Meagher attributes the US similarity to the fact that many of the largest
Canadian companies are also registrants of the US Securities and Exchange Commission and have to reconcile to
US GAAP. In the UK, the recently changed requirements to report under International Financial Reporting
Standards (IFRS) may have been responsible for this focus. “If so, the Canadian transition to IFRS between
now and 2011 might cause this topic to be a priority for several years to come.”
For now, internal controls are considered a top priority for all revenue categories in Canada (63% of all
respondents). UK and US respondents (56% and 66% respectively) agreed. No doubt, says Meagher, “the Canadian
Securities Administrators proposed rules on internal control over financial reporting had an impact on
defining the importance of internal controls in Canada.”
Interestingly, says Meagher, US respondents rank this area much higher than
their counterparts in Canada and the UK. “We believe that some of the US focus arises because US companies’
work to meet the requirements for internal control certification is much further advanced than in Canada or
the UK.”
Risk management was rated the second-highest priority by most Canadian
respondents, but appeared to be of slightly greater importance to companies in the middle size range (those
with revenues of $100 to $999 million).
In last year’s survey, notes Meagher, respondents did not have a consistent view on whether the audit
committee should be responsible for oversight of a company’s risk management program. “This year’s results
suggest that many audit committees are now taking an active interest in this area.”

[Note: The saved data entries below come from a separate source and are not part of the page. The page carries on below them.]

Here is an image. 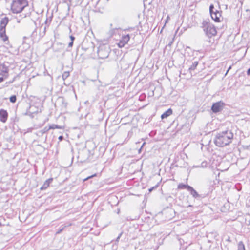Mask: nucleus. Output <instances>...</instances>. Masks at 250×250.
<instances>
[{
  "label": "nucleus",
  "instance_id": "f257e3e1",
  "mask_svg": "<svg viewBox=\"0 0 250 250\" xmlns=\"http://www.w3.org/2000/svg\"><path fill=\"white\" fill-rule=\"evenodd\" d=\"M233 136V133L230 130L223 131L215 135L213 142L216 146L223 147L231 143Z\"/></svg>",
  "mask_w": 250,
  "mask_h": 250
},
{
  "label": "nucleus",
  "instance_id": "f03ea898",
  "mask_svg": "<svg viewBox=\"0 0 250 250\" xmlns=\"http://www.w3.org/2000/svg\"><path fill=\"white\" fill-rule=\"evenodd\" d=\"M28 5L27 0H13L11 5V9L13 13H19Z\"/></svg>",
  "mask_w": 250,
  "mask_h": 250
},
{
  "label": "nucleus",
  "instance_id": "7ed1b4c3",
  "mask_svg": "<svg viewBox=\"0 0 250 250\" xmlns=\"http://www.w3.org/2000/svg\"><path fill=\"white\" fill-rule=\"evenodd\" d=\"M77 158L81 163L90 162L94 161L93 154L91 155V151L86 148L79 150Z\"/></svg>",
  "mask_w": 250,
  "mask_h": 250
},
{
  "label": "nucleus",
  "instance_id": "20e7f679",
  "mask_svg": "<svg viewBox=\"0 0 250 250\" xmlns=\"http://www.w3.org/2000/svg\"><path fill=\"white\" fill-rule=\"evenodd\" d=\"M111 51V49L108 44H101L98 48L97 55L100 59L107 58Z\"/></svg>",
  "mask_w": 250,
  "mask_h": 250
},
{
  "label": "nucleus",
  "instance_id": "39448f33",
  "mask_svg": "<svg viewBox=\"0 0 250 250\" xmlns=\"http://www.w3.org/2000/svg\"><path fill=\"white\" fill-rule=\"evenodd\" d=\"M225 105V104L221 101L214 103L211 107V110L215 114L221 112Z\"/></svg>",
  "mask_w": 250,
  "mask_h": 250
},
{
  "label": "nucleus",
  "instance_id": "423d86ee",
  "mask_svg": "<svg viewBox=\"0 0 250 250\" xmlns=\"http://www.w3.org/2000/svg\"><path fill=\"white\" fill-rule=\"evenodd\" d=\"M9 69L3 64H0V83L3 82L8 76Z\"/></svg>",
  "mask_w": 250,
  "mask_h": 250
},
{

When it comes to oversight of business strategy, smaller companies (36%)
included it in their top 3 priorities than the mid-sized and larger ones did (22% and 9% respectively).
Smaller companies also billed legal and regulatory compliance as a top
priority (just over 50%). In contrast, fewer larger respondents did so (35%), and their responses are similar
to their colleagues in the UK and the US (around 30%). Meagher believes that the CSA rules on internal
control certification “likely account for some of this focus.”
Although, this year, information technology ranked at the bottom end of audit committee priorities,
Meagher feels this issue will soon become more important, again because audit committees will begin
overseeing management’s certification of internal controls.
When asked which specific IT areas are their audit committee’s primary oversight responsibility, almost
60% of the respondents said IT compliance and controls, and slightly less than half identified business
continuity and information security/privacy. Almost one-third, however, said that their board’s oversight of
these IT areas needs improvement.
A final, somewhat surprising finding is that one in five audit committees has not yet implemented a
self-evaluation process. Again, this is a size issue. Meagher says this shortcoming is most serious among
smaller companies, with 35% doing no such evaluations. Among the audit committees that do self-evaluate their
performance, satisfaction with the process has increased from last year, although two thirds of the
respondents still see room for improvement.
“As some audit committees strengthen their performance,” Meagher notes, “they raise the bar for all audit
committees. Some of the smaller entity committees may need a call to action because shareholders will really
be evaluating their performance against the practices of others.” He advises all audit committees “to examine
their own oversight processes and priorities, and continue to progress toward greater effectiveness.”